Angiotensin I‐converting enzyme (ACE) inhibitors, angiotensin II antagonists, and the ACE insertion/deletion (I/D) gene polymorphism all influence serum angiotensin II action. Because angiotensin II levels have been associated with cancer, the objective of the current epidemiologic study was to investigate whether renin‐angiotensin system inhibitors and/or ACE genotypes were associated with an altered risk of colorectal, lung, breast, and prostate cancer.
METHODS.
Data were obtained from the Rotterdam Study, a population‐based, prospective cohort study with 7983 participants.
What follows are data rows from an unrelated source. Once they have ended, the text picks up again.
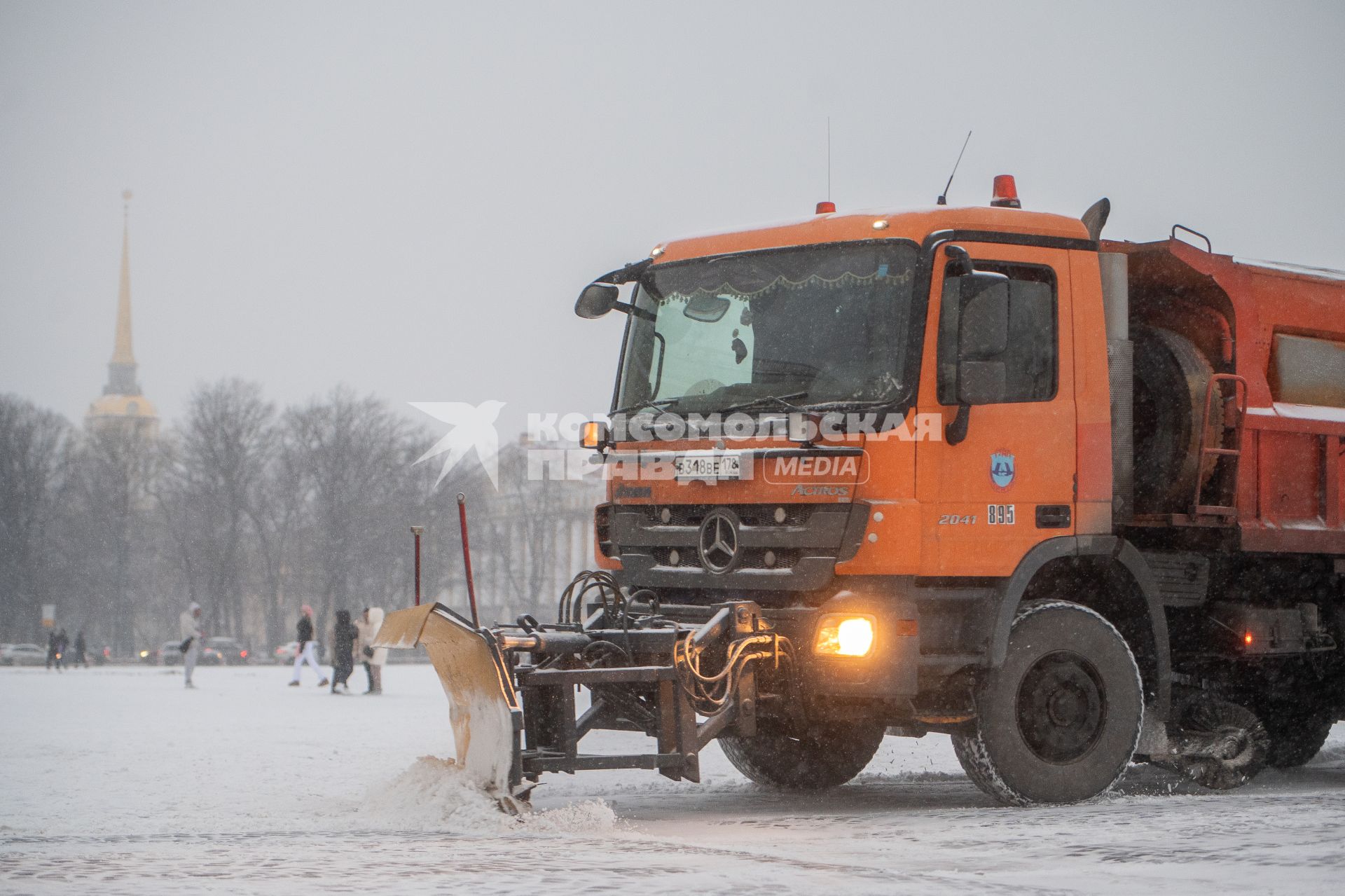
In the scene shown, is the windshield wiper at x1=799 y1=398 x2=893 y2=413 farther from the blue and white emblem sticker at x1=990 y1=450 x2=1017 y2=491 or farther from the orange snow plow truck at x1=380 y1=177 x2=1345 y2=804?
the blue and white emblem sticker at x1=990 y1=450 x2=1017 y2=491

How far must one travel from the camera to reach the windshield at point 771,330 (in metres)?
8.70

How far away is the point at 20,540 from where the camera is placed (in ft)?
215

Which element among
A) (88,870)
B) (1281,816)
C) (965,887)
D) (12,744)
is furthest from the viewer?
(12,744)

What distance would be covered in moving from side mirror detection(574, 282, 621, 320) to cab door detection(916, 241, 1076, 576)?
203cm

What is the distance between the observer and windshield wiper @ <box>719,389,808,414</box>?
8.73m

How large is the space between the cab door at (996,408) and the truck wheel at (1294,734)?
347cm

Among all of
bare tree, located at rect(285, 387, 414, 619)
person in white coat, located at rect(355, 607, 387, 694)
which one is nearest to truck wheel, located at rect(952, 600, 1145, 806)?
person in white coat, located at rect(355, 607, 387, 694)

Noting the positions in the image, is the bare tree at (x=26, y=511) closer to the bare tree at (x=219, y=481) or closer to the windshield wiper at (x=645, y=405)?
the bare tree at (x=219, y=481)

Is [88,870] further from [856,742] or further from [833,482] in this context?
[856,742]

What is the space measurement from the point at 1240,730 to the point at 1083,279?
10.5 ft

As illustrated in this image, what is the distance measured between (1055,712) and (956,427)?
1.75 meters

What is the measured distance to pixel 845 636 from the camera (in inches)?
333

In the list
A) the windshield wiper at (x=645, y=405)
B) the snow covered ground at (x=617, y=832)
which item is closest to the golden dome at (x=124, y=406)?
the snow covered ground at (x=617, y=832)

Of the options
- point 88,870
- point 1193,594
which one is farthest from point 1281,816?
point 88,870
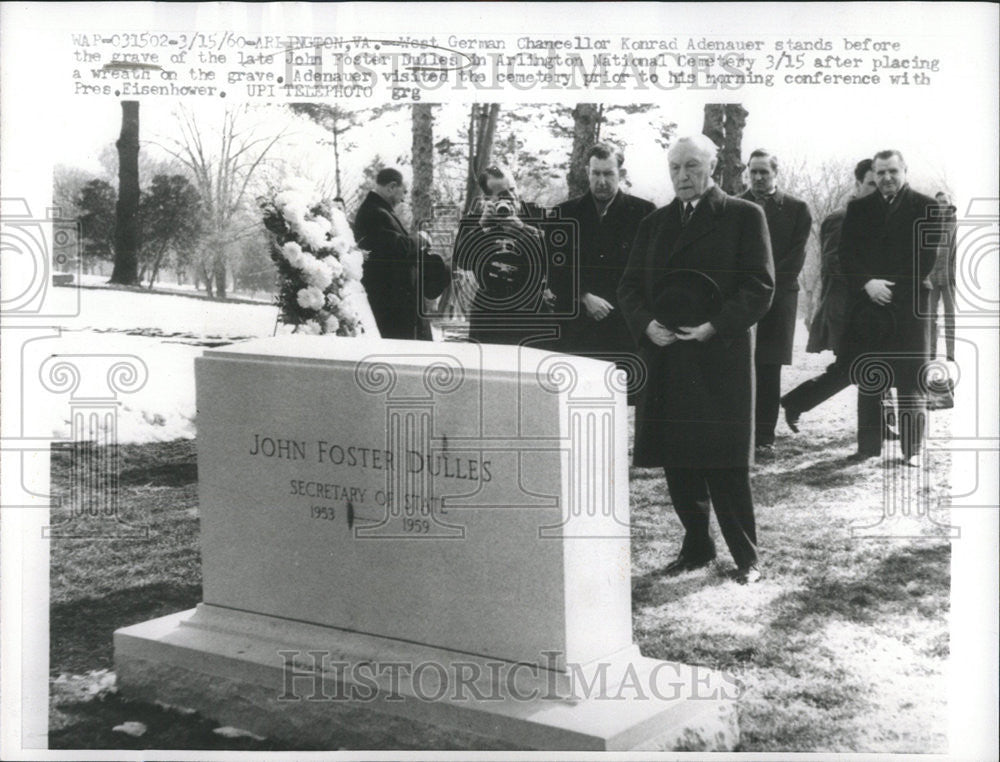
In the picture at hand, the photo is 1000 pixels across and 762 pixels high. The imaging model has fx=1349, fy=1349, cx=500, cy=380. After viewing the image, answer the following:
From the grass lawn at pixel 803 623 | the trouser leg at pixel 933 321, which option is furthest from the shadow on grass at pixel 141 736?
the trouser leg at pixel 933 321

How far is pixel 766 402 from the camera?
4836 millimetres

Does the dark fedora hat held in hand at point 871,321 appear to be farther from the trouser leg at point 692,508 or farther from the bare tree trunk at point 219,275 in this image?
the bare tree trunk at point 219,275

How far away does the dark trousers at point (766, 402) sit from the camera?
15.9ft

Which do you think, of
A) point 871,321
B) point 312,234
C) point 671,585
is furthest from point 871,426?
point 312,234

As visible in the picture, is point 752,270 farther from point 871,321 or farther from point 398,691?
point 398,691

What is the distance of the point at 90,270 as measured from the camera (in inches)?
198

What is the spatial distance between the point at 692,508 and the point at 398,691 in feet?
4.11

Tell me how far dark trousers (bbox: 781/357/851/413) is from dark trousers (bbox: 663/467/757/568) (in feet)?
0.96

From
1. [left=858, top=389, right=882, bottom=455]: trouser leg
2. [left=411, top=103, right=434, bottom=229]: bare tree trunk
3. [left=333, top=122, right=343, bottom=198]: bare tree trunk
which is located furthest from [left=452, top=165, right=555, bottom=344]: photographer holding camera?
[left=858, top=389, right=882, bottom=455]: trouser leg

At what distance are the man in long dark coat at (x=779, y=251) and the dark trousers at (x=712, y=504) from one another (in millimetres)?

Participants who had a history of 1 of the cancers of interest (n = 216) or who had a medication history <6 months (n = 88) were excluded, leaving 7679 participants, of whom the ACE genotypes could be assessed in 6670 individuals. The mean follow‐up was 9.6 years, during which 730 incident cancers occurred. The effect of medication, ACE I/D genotypes, and their interaction on cancer risk and progression was studied by using Cox proportional hazard models.
RESULTS.
Carriers of the high‐activity genotype DD had an increased risk of breast cancer compared with low‐activity II/ID genotype carriers (hazard ratio [HR], 1.47; 95% confidence interval [95% CI], 1.05–2.04), but no association was demonstrated for other cancers. DD carriers who were exposed to long‐term and high‐dose medication were at lower risk for cancer (HR, 0.28; 95% CI, 0.10–0.79). Short‐term, high‐dose users were at risk for colorectal cancer progression in the II/ID stratum (HR, 3.83; 95% CI, 1.67–8.79).
CONCLUSIONS.
Renin‐angiotensin system‐inhibiting drugs seemed to protect against cancer in individuals with the DD genotype, which was associated with high levels of ACE. Cancer 2008. © 2008 American Cancer Society.